Action item: Please set down the entire listing exactly.

Source data:
=== Begin Enclosure ===

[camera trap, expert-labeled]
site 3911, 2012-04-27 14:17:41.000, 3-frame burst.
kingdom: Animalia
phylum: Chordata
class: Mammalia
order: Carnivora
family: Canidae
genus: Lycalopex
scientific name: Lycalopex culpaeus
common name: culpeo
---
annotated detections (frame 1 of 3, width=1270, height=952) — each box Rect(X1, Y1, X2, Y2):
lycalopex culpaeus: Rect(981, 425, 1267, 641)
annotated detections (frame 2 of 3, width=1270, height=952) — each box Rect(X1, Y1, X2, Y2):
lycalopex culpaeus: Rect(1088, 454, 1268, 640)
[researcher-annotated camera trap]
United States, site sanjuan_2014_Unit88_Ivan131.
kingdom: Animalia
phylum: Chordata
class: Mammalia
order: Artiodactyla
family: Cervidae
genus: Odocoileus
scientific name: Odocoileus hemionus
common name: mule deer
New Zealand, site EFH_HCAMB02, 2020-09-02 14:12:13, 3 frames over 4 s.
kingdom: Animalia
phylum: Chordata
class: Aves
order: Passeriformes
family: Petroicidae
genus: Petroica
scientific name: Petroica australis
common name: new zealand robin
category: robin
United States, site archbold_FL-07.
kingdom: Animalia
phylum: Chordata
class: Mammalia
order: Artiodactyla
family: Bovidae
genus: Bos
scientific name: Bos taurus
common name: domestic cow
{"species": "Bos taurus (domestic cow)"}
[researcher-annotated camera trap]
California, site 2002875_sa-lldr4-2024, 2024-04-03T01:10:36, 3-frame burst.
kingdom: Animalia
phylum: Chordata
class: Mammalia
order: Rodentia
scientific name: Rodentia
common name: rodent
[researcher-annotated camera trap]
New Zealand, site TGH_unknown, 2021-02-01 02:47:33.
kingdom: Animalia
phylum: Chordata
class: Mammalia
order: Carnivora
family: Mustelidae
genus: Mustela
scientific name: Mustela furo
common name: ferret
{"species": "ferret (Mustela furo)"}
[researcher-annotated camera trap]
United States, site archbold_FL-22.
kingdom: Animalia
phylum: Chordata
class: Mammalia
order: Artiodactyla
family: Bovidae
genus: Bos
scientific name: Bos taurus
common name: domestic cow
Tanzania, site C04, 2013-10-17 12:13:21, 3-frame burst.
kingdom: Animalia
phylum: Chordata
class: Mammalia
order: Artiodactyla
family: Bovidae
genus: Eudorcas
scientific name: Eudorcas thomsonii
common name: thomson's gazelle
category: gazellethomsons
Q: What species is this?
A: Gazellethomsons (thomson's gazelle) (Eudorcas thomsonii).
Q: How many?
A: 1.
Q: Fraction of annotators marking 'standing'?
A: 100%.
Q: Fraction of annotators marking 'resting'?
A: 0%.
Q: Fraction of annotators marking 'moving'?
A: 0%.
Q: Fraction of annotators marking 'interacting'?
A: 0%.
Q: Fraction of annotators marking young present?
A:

=== End Enclosure ===

Answer below:
[camera trap, expert-labeled]
site 3911, 2012-04-27 14:17:41.000, 3-frame burst.
kingdom: Animalia
phylum: Chordata
class: Mammalia
order: Carnivora
family: Canidae
genus: Lycalopex
scientific name: Lycalopex culpaeus
common name: culpeo
---
annotated detections (frame 1 of 3, width=1270, height=952) — each box Rect(X1, Y1, X2, Y2):
lycalopex culpaeus: Rect(981, 425, 1267, 641)
annotated detections (frame 2 of 3, width=1270, height=952) — each box Rect(X1, Y1, X2, Y2):
lycalopex culpaeus: Rect(1088, 454, 1268, 640)
[researcher-annotated camera trap]
United States, site sanjuan_2014_Unit88_Ivan131.
kingdom: Animalia
phylum: Chordata
class: Mammalia
order: Artiodactyla
family: Cervidae
genus: Odocoileus
scientific name: Odocoileus hemionus
common name: mule deer
New Zealand, site EFH_HCAMB02, 2020-09-02 14:12:13, 3 frames over 4 s.
kingdom: Animalia
phylum: Chordata
class: Aves
order: Passeriformes
family: Petroicidae
genus: Petroica
scientific name: Petroica australis
common name: new zealand robin
category: robin
United States, site archbold_FL-07.
kingdom: Animalia
phylum: Chordata
class: Mammalia
order: Artiodactyla
family: Bovidae
genus: Bos
scientific name: Bos taurus
common name: domestic cow
{"species": "Bos taurus (domestic cow)"}
[researcher-annotated camera trap]
California, site 2002875_sa-lldr4-2024, 2024-04-03T01:10:36, 3-frame burst.
kingdom: Animalia
phylum: Chordata
class: Mammalia
order: Rodentia
scientific name: Rodentia
common name: rodent
[researcher-annotated camera trap]
New Zealand, site TGH_unknown, 2021-02-01 02:47:33.
kingdom: Animalia
phylum: Chordata
class: Mammalia
order: Carnivora
family: Mustelidae
genus: Mustela
scientific name: Mustela furo
common name: ferret
{"species": "ferret (Mustela furo)"}
[researcher-annotated camera trap]
United States, site archbold_FL-22.
kingdom: Animalia
phylum: Chordata
class: Mammalia
order: Artiodactyla
family: Bovidae
genus: Bos
scientific name: Bos taurus
common name: domestic cow
Tanzania, site C04, 2013-10-17 12:13:21, 3-frame burst.
kingdom: Animalia
phylum: Chordata
class: Mammalia
order: Artiodactyla
family: Bovidae
genus: Eudorcas
scientific name: Eudorcas thomsonii
common name: thomson's gazelle
category: gazellethomsons
Q: What species is this?
A: Gazellethomsons (thomson's gazelle) (Eudorcas thomsonii).
Q: How many?
A: 1.
Q: Fraction of annotators marking 'standing'?
A: 100%.
Q: Fraction of annotators marking 'resting'?
A: 0%.
Q: Fraction of annotators marking 'moving'?
A: 0%.
Q: Fraction of annotators marking 'interacting'?
A: 0%.
Q: Fraction of annotators marking young present?
A:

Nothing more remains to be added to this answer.